Being the dreamer gives Yosef a close link with his father, Ya’akov, who is also famous for his dream. When Ya’akov fled from his brother Esav, he had the famous dream of the angels going up and down the ladder, and he saw G-d standing over him. That event changed his life, and as a result of that dream, he began his transformation from Ya’akov, who stole the blessings, to Yisrael, who rightfully earned those blessings. In this light we can interpret the opening of our portion, “These are the descendants of Ya’akov, Yosef...” (ibid. 2). Though he had twelve sons, it was Yosef the dreamer who was the continuation of the dream of Ya’akov.
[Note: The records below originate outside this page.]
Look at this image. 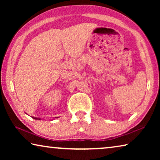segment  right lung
<instances>
[{
  "label": "right lung",
  "mask_w": 160,
  "mask_h": 160,
  "mask_svg": "<svg viewBox=\"0 0 160 160\" xmlns=\"http://www.w3.org/2000/svg\"><path fill=\"white\" fill-rule=\"evenodd\" d=\"M34 119H37V120H40L39 118H37V117H32Z\"/></svg>",
  "instance_id": "add662e5"
}]
</instances>
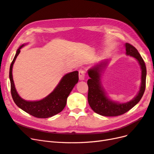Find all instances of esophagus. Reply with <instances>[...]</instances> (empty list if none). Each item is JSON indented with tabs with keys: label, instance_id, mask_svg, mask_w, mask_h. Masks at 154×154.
Instances as JSON below:
<instances>
[{
	"label": "esophagus",
	"instance_id": "esophagus-1",
	"mask_svg": "<svg viewBox=\"0 0 154 154\" xmlns=\"http://www.w3.org/2000/svg\"><path fill=\"white\" fill-rule=\"evenodd\" d=\"M85 78V72L83 70L79 71V79L80 80H84Z\"/></svg>",
	"mask_w": 154,
	"mask_h": 154
}]
</instances>
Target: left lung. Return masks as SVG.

The Torah explains Ya’akov’s favouritism towards Yosef “because he was the child of his old age (ben zikunim)” (ibid.). This phrase demands interpretation, since it was Binyamin, not Yosef who was Ya’akov’s youngest child. Therefore Rashi explains, based on Onkelos’ commentary, that the phrase ben zikunim can be interpreted as ‘child of wisdom’. This means that Ya’akov passed on to Yosef the Torah that he had learnt from the Yeshiva of Shem and Ever (where he went for 22 years before going to live with Lavan - see Rashi to 28; 9). Obviously growing up in the home of Yitzchak and Avraham, Ya’akov had learnt Torah all his life, but there seems to be something unique about the Torah of Shem and Ever which enables a person to become a dreamer. Before Ya’akov’s dream the Torah tells us “he slept there”. Rashi comments that “he slept there, but for the preceding 22 years in the Yeshiva of Ever he had not slept at night”. Similarly with Yosef, two verses after stating that Ya’akov taught him the Torah of Shem and Ever we read of his dream.
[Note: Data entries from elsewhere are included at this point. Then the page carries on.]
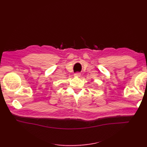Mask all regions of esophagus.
Wrapping results in <instances>:
<instances>
[{"label":"esophagus","instance_id":"1","mask_svg":"<svg viewBox=\"0 0 147 147\" xmlns=\"http://www.w3.org/2000/svg\"><path fill=\"white\" fill-rule=\"evenodd\" d=\"M81 76V74L80 73H76L74 74V76H76V77H78V78H79V77H80Z\"/></svg>","mask_w":147,"mask_h":147}]
</instances>
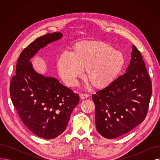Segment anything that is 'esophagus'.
<instances>
[{"label":"esophagus","instance_id":"34e87169","mask_svg":"<svg viewBox=\"0 0 160 160\" xmlns=\"http://www.w3.org/2000/svg\"><path fill=\"white\" fill-rule=\"evenodd\" d=\"M80 98L83 100V99H86L88 97H89V95L88 94H85V93H82V94H80Z\"/></svg>","mask_w":160,"mask_h":160}]
</instances>
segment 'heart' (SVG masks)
<instances>
[{
    "mask_svg": "<svg viewBox=\"0 0 160 160\" xmlns=\"http://www.w3.org/2000/svg\"><path fill=\"white\" fill-rule=\"evenodd\" d=\"M125 63L123 53L106 42L84 40L73 45L71 54L62 53L57 60L59 74L69 86L82 77V71L92 85L104 88L118 77Z\"/></svg>",
    "mask_w": 160,
    "mask_h": 160,
    "instance_id": "obj_1",
    "label": "heart"
}]
</instances>
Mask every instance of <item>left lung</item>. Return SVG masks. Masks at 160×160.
Masks as SVG:
<instances>
[{
	"mask_svg": "<svg viewBox=\"0 0 160 160\" xmlns=\"http://www.w3.org/2000/svg\"><path fill=\"white\" fill-rule=\"evenodd\" d=\"M152 83L143 59L135 45L126 72L92 95L97 132L115 139L131 131L145 119Z\"/></svg>",
	"mask_w": 160,
	"mask_h": 160,
	"instance_id": "obj_1",
	"label": "left lung"
}]
</instances>
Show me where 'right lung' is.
I'll use <instances>...</instances> for the list:
<instances>
[{"label":"right lung","mask_w":160,"mask_h":160,"mask_svg":"<svg viewBox=\"0 0 160 160\" xmlns=\"http://www.w3.org/2000/svg\"><path fill=\"white\" fill-rule=\"evenodd\" d=\"M62 37L60 32L47 33L25 48L10 82L12 101L22 121L35 135L47 139L65 131L80 98L56 78L36 72L30 60L41 48Z\"/></svg>","instance_id":"1"}]
</instances>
However, there is a fundamental difference between the dream of Ya’akov and the dreams of Yosef. Ya’akov dreamt of the world-to-come, where G-d is perceived as ‘standing over him’. The Midrash explains the angels climbing up the ladder in terms of each nation’s ascendance to world domination, then their subsequent downfall. Yosef’s dreams, and those he interprets, all deal with the physical world, and were fulfilled in the space of a relatively few years. Ya’akov, as the last ‘patriarch’ of the Jewish nation dreamed of the history of the world, and the role of the Jews in it. Yosef dreamt of himself, and the people and nations surrounding him. Ya’akov’s dream occurred in the ‘house of G-d’, the future site of the Temple, and contained no falsehood. Yosef’s dream did not take place in such a grand location, and did contain certain elements that were not entirely true.
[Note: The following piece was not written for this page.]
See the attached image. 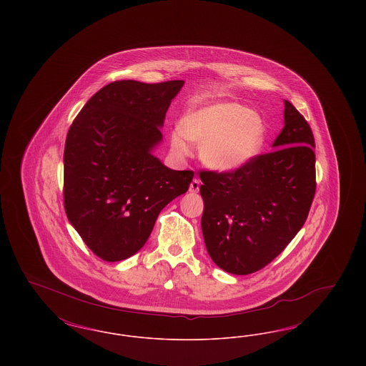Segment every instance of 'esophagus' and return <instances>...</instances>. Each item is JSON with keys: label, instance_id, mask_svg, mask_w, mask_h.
I'll return each mask as SVG.
<instances>
[{"label": "esophagus", "instance_id": "34e87169", "mask_svg": "<svg viewBox=\"0 0 366 366\" xmlns=\"http://www.w3.org/2000/svg\"><path fill=\"white\" fill-rule=\"evenodd\" d=\"M199 188H200V181L197 178L192 179L191 185H189V192L196 193V192H199Z\"/></svg>", "mask_w": 366, "mask_h": 366}]
</instances>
The Talmud (Chagiga 5b) states: G-d said, ‘Even though I have hidden My face from the world, through dreams I will communicate’. We could describe Jewish history since the destruction of the Temple as taking place in a dream. Without the Temple and prophecy we lack a direct avenue of communication with G-d. Therefore we live in the ‘night’ of a dreamworld. The first festival which commemorates exile and G-d being hidden is Purim, when the name of the heroine, Ester, means ‘hidden’. G-d’s name does not appear anywhere in the text of the Megillah, and we see throughout the story the hidden hand of G-d. However, the next historical festival, Chanukah is even more dreamlike. Not only does G-d’s name not occur, but there is no direct mention of the festival or laws in any of the books of the Bible. The story itself is hidden and confused in the strands of history.
Yet Chanukah also provides us with the light to survive the darkness of exile. With the light of the Chanukah miracle we are able to at least glimpse the path that will lead is through our dreamlike existence in exile, and show us the way to the ultimate light of the Messianic era. As a nation we must undergo the trials and tribulations of Yosef’s dreams until ultimately we arrive at the revelation of Ya’akov’s dream, when the whole world will perceive G-d standing over, and everyone will exclaim that “this is none other than the house of G-d”.